*** Opening PASSAGE ***
5. As a result of cash grants, there are over 100 fatal overdoses every year on San Francisco's streets. (Care Not Cash website)
San Francisco, which has avoided conducting a homeless deaths study since 1999, finds no evidence that homeless deaths in San Francisco are tied to receipt of cash assistance. A coming study to be published in the American Journal of Public Health also found no correlation between overdoses and receipt of cash assistance in San Francisco.

6. Chicago only had one homeless death, and the city officials were in an uproar. (Richmond Democratic Club, April 23, 2002)
Chicago just did their first pilot study, run by their Medical Examiner. As reported in the Chicago Tribune, during a five month period there were at least 56 deaths among homeless people, and these were those who died on the streets, not those who made it to the hospital.

7. Prop N does not take money away from the homeless, it just changes the way it is spent. (Chronicle op-ed by Gavin Newsom 7/15/02)
*** Closing PASSAGE ***
TASK TO CARRY OUT:
Can you continue the passage rebutting claims about San Francisco's Prop N from its last line onward?
*** Opening EXTRACTED MATERIAL ***
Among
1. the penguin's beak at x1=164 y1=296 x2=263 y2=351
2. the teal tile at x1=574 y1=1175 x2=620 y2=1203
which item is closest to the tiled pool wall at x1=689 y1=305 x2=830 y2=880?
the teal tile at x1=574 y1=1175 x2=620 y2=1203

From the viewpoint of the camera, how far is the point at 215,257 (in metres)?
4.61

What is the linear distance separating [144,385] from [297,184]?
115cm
*** Closing EXTRACTED MATERIAL ***
ANSWER BOX:
Prop N will take money away from homeless individuals, and these same people will not see any direct benefit from the removal of that cash. Welfare recipients do work for their money, unless they are disabled or in a job training. They would still have to work but only get paid 17% of minimum wage

8. Prop N will help address the homeless crisis (CNC website)
Prop N will actually increase homelessness. Homeless people will lose the flexibility to pay for cheap housing if it becomes available. They will no longer have the funds to pay for it - you have to have a receipt before you get the money. Instead, they will have to wait for "voucher" housing to come available from the Dept. of Human Services, which must contract with specific hotels to accept vouchers.

Individuals in "casual" housing arrangements will lose housing, because if they cannot produce a receipt, they will lose their assistance. In poor communities, where doubling and tripling up is a fact of life, many families fear eviction if landlords discover there are extra people in their homes. And many hotel operators refuse to provide receipts, so individuals living in those places will become homeless.

9. Impartial experts such as the Director of the Department of Human Services, and The Director of the Department of Public Health support this initiative.
These are not impartial supporters. They are appointed by the Mayor, the Mayor is in full support of this initiative, and they support whatever the Mayor instructs them. They are also violating law by using their positions to support initiatives.

10. All Homeless People are addicts.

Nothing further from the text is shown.